I’m not okay with having it break in some cases, though; the real world doesn’t return “undefined” very often. It’s possible to “save” it as non-pathological though not decision-determined, which can then be applied to the real world.
This demonstrates that an agent can’t know its own decision. In this case, predictor can’t know its own prediction, and so can’t know agent’s action, if that action allows to infer the prediction. (And this limitation can’t be fought with computational power, so Omega is as susceptable.) For predictors, it’s enough to have a fixpoint, to pick any self-fulfilling prediction. But if the environment is playing diagonal, as you describe, then the predictor can’t make a correct prediction.
This is not about failure of environment to be decision-determined, the environment you describe simply has the predictor lose for every decision.
(If you consider the question in enough detail, the distinction between the decision-determined problems and other kinds of problems doesn’t make sense, apart from highlighting that decision can be important apart from action-instance in the environment or other concepts, that all these are different concepts and decision makes sense abstractly, on its own.)
If the Predictor breaks sometimes, in a way dependent on the algorithm used, not on the decision made, then that’s not decision-determined.
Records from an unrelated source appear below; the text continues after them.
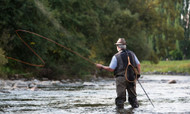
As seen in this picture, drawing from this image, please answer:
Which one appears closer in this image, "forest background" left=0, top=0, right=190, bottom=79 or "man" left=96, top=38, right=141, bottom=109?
Result: "man" left=96, top=38, right=141, bottom=109

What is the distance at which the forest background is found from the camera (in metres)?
20.8

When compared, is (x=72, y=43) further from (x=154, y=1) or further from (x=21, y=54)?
(x=154, y=1)

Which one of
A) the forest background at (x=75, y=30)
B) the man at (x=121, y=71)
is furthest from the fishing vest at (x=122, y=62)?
the forest background at (x=75, y=30)

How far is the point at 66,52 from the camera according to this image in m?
24.6

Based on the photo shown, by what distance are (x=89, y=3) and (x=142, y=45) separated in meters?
6.35

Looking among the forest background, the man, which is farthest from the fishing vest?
the forest background

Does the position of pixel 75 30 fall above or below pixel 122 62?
above

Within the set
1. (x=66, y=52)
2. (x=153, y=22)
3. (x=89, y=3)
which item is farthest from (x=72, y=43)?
(x=153, y=22)

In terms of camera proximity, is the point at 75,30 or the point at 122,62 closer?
the point at 122,62

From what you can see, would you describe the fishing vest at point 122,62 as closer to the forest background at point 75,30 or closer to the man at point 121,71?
the man at point 121,71

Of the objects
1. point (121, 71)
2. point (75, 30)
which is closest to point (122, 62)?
point (121, 71)

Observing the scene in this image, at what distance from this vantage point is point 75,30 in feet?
88.6

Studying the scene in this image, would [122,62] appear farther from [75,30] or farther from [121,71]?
[75,30]

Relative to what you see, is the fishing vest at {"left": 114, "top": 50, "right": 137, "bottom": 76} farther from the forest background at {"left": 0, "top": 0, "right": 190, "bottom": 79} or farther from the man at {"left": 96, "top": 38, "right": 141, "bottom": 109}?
the forest background at {"left": 0, "top": 0, "right": 190, "bottom": 79}
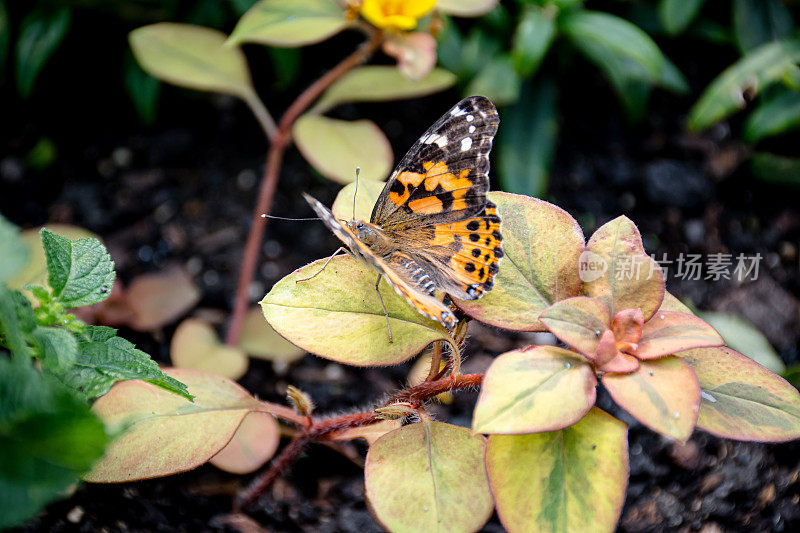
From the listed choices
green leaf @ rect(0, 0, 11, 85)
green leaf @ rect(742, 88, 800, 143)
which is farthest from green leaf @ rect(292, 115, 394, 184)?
green leaf @ rect(742, 88, 800, 143)

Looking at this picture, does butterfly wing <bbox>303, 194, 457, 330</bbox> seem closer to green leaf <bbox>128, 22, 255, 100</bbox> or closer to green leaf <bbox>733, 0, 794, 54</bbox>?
green leaf <bbox>128, 22, 255, 100</bbox>

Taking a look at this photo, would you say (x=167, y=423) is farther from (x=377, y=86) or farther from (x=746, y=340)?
(x=746, y=340)

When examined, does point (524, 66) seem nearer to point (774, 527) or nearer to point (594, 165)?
point (594, 165)

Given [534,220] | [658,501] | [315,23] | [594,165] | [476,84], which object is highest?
[315,23]

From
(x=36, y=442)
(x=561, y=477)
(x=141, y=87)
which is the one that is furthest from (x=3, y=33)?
(x=561, y=477)

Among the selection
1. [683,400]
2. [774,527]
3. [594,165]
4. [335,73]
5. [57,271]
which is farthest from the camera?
[594,165]

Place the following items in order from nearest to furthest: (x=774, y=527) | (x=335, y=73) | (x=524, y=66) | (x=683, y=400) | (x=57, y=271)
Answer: (x=683, y=400)
(x=57, y=271)
(x=774, y=527)
(x=335, y=73)
(x=524, y=66)

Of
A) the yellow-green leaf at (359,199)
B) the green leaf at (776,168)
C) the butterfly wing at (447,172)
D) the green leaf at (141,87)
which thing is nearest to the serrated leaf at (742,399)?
the butterfly wing at (447,172)

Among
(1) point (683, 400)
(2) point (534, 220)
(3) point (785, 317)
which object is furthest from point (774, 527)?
(2) point (534, 220)
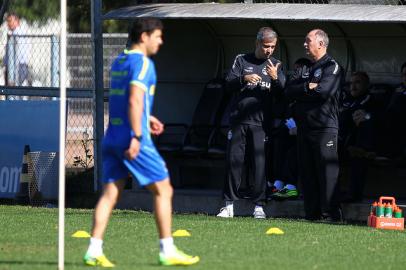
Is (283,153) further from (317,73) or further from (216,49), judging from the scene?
(216,49)

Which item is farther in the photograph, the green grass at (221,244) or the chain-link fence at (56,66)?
the chain-link fence at (56,66)

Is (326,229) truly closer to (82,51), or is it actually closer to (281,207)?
(281,207)

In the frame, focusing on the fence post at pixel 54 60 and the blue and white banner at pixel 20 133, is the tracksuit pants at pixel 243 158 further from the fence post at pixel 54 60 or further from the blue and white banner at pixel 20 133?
the fence post at pixel 54 60

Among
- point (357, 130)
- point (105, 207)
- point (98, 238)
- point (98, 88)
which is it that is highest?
point (98, 88)

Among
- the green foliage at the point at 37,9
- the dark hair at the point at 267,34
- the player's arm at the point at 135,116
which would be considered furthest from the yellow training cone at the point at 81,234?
the green foliage at the point at 37,9

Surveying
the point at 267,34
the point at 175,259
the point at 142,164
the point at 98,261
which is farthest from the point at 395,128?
the point at 98,261

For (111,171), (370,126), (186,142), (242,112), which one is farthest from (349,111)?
(111,171)

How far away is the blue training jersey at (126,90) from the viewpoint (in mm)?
8812

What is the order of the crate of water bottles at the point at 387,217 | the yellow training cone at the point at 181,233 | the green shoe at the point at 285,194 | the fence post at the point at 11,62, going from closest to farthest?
the yellow training cone at the point at 181,233 → the crate of water bottles at the point at 387,217 → the green shoe at the point at 285,194 → the fence post at the point at 11,62

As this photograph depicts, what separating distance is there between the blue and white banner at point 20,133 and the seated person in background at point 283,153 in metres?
3.21

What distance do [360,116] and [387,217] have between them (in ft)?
5.68

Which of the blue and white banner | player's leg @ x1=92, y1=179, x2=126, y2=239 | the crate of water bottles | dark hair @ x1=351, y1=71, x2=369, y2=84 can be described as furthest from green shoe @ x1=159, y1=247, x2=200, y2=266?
Answer: the blue and white banner

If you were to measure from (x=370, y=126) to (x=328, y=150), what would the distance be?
920 mm

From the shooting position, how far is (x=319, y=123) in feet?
43.2
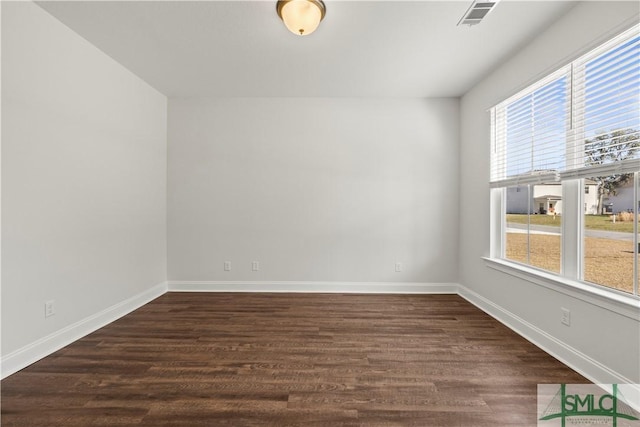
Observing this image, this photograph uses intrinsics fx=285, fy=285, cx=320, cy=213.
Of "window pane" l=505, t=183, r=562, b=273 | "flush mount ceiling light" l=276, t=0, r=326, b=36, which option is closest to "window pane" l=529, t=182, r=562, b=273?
"window pane" l=505, t=183, r=562, b=273

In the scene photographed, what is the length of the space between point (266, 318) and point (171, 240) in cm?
201

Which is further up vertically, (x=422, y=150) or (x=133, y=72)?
(x=133, y=72)

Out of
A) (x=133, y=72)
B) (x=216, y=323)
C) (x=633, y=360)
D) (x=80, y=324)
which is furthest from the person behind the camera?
(x=133, y=72)

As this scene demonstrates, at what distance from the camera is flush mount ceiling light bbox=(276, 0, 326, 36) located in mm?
2063

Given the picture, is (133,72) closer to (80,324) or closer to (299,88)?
(299,88)

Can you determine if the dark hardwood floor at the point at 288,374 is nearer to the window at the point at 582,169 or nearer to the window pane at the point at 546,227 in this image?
the window pane at the point at 546,227

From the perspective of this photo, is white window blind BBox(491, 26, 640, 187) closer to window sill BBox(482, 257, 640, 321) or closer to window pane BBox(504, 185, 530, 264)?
window pane BBox(504, 185, 530, 264)

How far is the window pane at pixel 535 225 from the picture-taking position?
2.46 meters

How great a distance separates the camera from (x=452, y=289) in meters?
4.08

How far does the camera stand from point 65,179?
2.52 m

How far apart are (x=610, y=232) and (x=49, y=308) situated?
438cm

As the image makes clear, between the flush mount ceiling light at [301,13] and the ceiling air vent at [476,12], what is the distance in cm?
109

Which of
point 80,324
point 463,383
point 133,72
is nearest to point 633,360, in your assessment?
point 463,383

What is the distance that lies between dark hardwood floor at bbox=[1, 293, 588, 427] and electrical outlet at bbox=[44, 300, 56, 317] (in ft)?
1.11
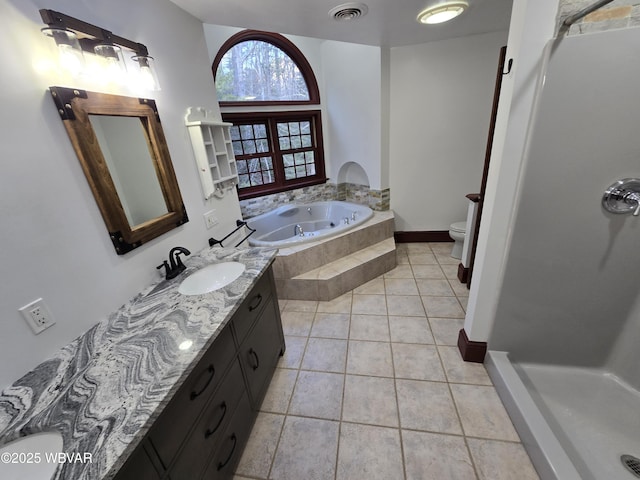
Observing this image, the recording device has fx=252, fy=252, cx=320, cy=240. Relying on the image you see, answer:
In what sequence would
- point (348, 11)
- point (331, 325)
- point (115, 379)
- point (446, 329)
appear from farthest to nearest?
point (331, 325) → point (446, 329) → point (348, 11) → point (115, 379)

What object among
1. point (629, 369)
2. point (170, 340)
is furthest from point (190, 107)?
point (629, 369)

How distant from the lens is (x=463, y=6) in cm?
180

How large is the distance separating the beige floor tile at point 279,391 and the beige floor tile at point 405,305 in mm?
1015

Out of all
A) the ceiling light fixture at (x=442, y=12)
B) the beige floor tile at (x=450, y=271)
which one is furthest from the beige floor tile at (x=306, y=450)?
the ceiling light fixture at (x=442, y=12)

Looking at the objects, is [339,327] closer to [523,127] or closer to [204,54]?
[523,127]

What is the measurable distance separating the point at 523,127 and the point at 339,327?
1.75 meters

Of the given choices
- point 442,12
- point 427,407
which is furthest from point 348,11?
point 427,407

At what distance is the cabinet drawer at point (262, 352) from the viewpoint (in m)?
1.32

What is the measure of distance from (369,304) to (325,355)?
696mm

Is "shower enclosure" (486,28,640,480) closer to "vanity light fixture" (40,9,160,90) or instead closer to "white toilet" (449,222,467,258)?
"white toilet" (449,222,467,258)

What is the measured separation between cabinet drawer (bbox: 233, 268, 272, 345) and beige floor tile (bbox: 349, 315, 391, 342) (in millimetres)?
863

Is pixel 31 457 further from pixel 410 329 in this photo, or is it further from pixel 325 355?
pixel 410 329

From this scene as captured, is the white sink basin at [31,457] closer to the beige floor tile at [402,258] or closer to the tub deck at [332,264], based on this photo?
the tub deck at [332,264]

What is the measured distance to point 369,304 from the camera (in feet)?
7.70
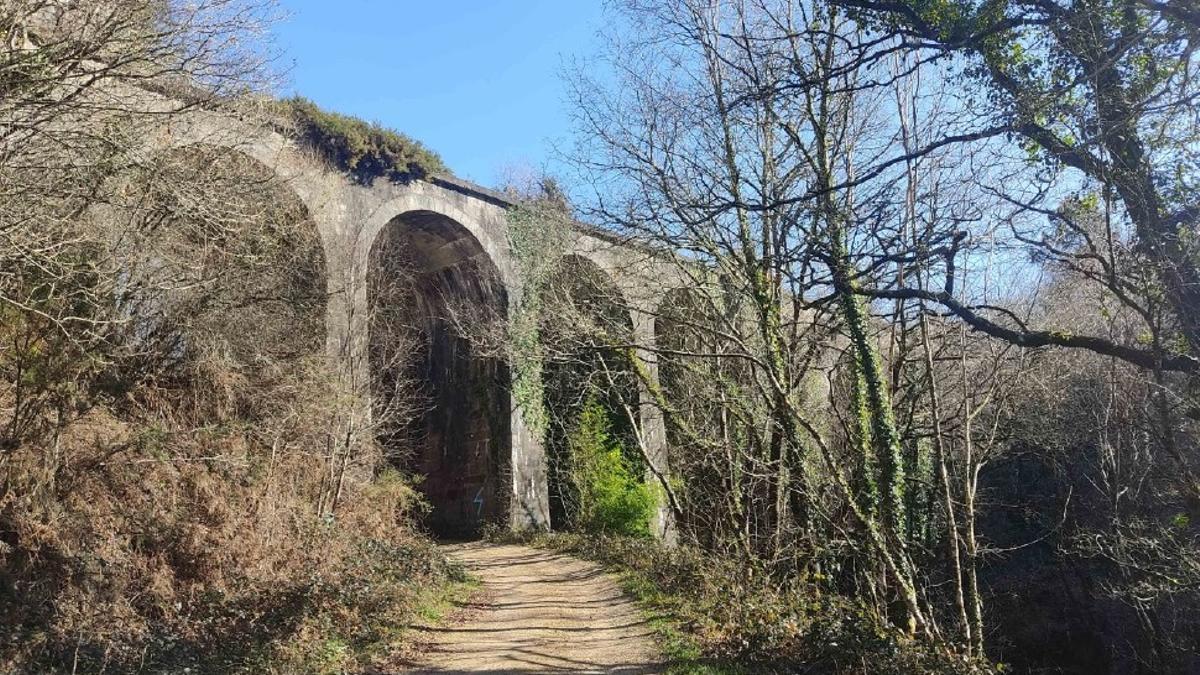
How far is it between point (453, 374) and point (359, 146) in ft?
20.3

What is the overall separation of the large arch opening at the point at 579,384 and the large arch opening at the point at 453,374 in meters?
1.17

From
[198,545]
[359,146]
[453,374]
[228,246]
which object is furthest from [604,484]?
[198,545]

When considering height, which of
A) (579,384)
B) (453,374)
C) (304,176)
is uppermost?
(304,176)

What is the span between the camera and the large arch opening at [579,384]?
1323 centimetres

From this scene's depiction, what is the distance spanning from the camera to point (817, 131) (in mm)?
9477

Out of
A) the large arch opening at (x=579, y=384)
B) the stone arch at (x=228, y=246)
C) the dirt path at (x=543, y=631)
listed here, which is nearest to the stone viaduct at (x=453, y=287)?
the large arch opening at (x=579, y=384)

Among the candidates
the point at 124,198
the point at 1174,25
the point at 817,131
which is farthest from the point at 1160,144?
the point at 124,198

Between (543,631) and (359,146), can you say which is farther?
(359,146)

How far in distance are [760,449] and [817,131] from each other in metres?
4.29

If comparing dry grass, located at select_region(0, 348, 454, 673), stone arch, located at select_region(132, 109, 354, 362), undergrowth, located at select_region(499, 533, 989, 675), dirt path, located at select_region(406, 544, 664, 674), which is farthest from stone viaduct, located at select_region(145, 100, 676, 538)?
undergrowth, located at select_region(499, 533, 989, 675)

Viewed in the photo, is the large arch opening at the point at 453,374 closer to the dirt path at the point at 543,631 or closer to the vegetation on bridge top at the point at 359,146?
the vegetation on bridge top at the point at 359,146

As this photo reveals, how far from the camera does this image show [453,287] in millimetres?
18969

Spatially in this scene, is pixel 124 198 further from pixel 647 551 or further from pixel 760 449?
pixel 647 551

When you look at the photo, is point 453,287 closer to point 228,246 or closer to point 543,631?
point 228,246
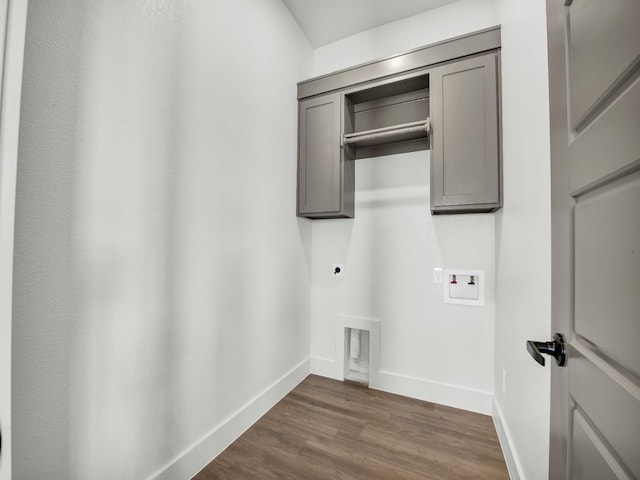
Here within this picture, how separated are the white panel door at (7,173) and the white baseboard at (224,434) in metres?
0.95

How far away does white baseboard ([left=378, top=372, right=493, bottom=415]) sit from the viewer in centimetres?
196

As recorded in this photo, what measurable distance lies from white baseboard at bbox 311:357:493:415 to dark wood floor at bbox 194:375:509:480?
0.18 feet

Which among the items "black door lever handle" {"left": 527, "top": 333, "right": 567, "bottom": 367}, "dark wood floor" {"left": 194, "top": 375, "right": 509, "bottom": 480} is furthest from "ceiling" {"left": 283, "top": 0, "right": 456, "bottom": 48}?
"dark wood floor" {"left": 194, "top": 375, "right": 509, "bottom": 480}

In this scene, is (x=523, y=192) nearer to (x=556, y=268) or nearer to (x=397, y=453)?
(x=556, y=268)

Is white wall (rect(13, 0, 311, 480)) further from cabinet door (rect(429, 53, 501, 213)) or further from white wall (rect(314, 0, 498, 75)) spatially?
cabinet door (rect(429, 53, 501, 213))

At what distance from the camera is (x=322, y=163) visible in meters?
2.30

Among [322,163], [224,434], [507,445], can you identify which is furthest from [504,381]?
[322,163]

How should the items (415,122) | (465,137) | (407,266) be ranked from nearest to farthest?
1. (465,137)
2. (415,122)
3. (407,266)

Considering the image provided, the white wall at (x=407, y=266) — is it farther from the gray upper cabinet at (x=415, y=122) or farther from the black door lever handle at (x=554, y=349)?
the black door lever handle at (x=554, y=349)

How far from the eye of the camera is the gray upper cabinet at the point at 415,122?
179 centimetres

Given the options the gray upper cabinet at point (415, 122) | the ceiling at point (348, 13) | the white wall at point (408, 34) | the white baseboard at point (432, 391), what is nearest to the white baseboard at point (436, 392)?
the white baseboard at point (432, 391)

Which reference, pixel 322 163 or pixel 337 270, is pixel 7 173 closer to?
pixel 322 163

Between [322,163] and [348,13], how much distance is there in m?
1.28

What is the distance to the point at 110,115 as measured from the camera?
1.07 meters
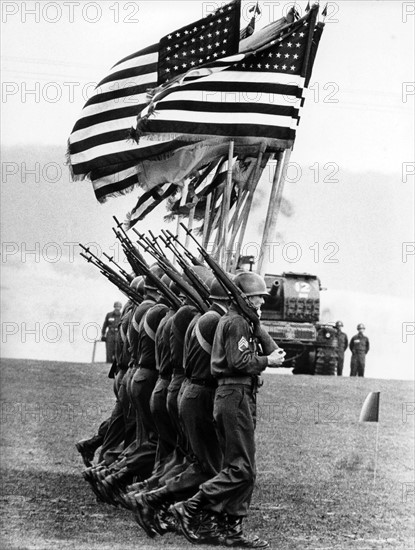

That’s decision-determined-unless-you-play-tit-for-tat, which doesn’t count at all.
I think the fact that it’s not decision-determined is fairly important, because that means it’s not necessarily a Newcomblike problem. Haven’t finished the manuscript yet, so I don’t know all the implications of that, but I have my suspicions.
Yes, that’s the mantra. But how do you unpack “dependent” and “breaks”? Dependent with respect to what alternatives (and how to think of those alternatives)? More importantly, how can you decide that something dependent on one thing doesn’t depend on some other thing (while some uncertainty remains)?
As far as I can tell, all this dependence business has to be about resolution of logical uncertainty. You work with concepts, say A and B, that define the subject matter without giving you full understanding of their meaning, implications of the definitions. A depends on B when assuming an additional fact about B allows to infer something about A. By controlling B, you control A, and similarly if you find a C that controls B, you can control A through controlling C. All throughout, nothing is actually changed, the concepts are fixed.
If you know that A depends on B, and there’s also some C, then unless assuming full knowledge of B allows you to obtain full knowledge of A, you won’t be able to conclude that A is truly independent on C (screened off by B). If you are merely unable to see how knowing C can allow learning more about A, doesn’t prohibit the possibility of figuring out a way later, and that would mean that C controls A after all.
So we can talk about action-determined outcomes and decision-determined outcomes, where the concepts of an action, or of a decision, are in known dependence with an outcome. But arguing that the outcome doesn’t depend on given other concept is much more difficult, and more of impossible if you are dealing with sufficiently complicated uncertainty.
Decision-determined was used in the manuscript to mean completely determined (up to a probability distribution) by “decision-type,” and ditto action-determined was used to mean completely determined up to a probability distribution by actions in a causal way. So it’s simple to show that something isn’t decision-determined, in the sense used; you only need one exception, one case where it depends on the algorithm and not just the decision.
In my example the predictor wins for every situation, but basically yeah. You’re right that it could still be decision determined if we’re okay with having it break in some cases.
I’m not okay with having it break in some cases, though; the real world doesn’t return “undefined” very often. It’s possible to “save” it as non-pathological though not decision-determined, which can then be applied to the real world.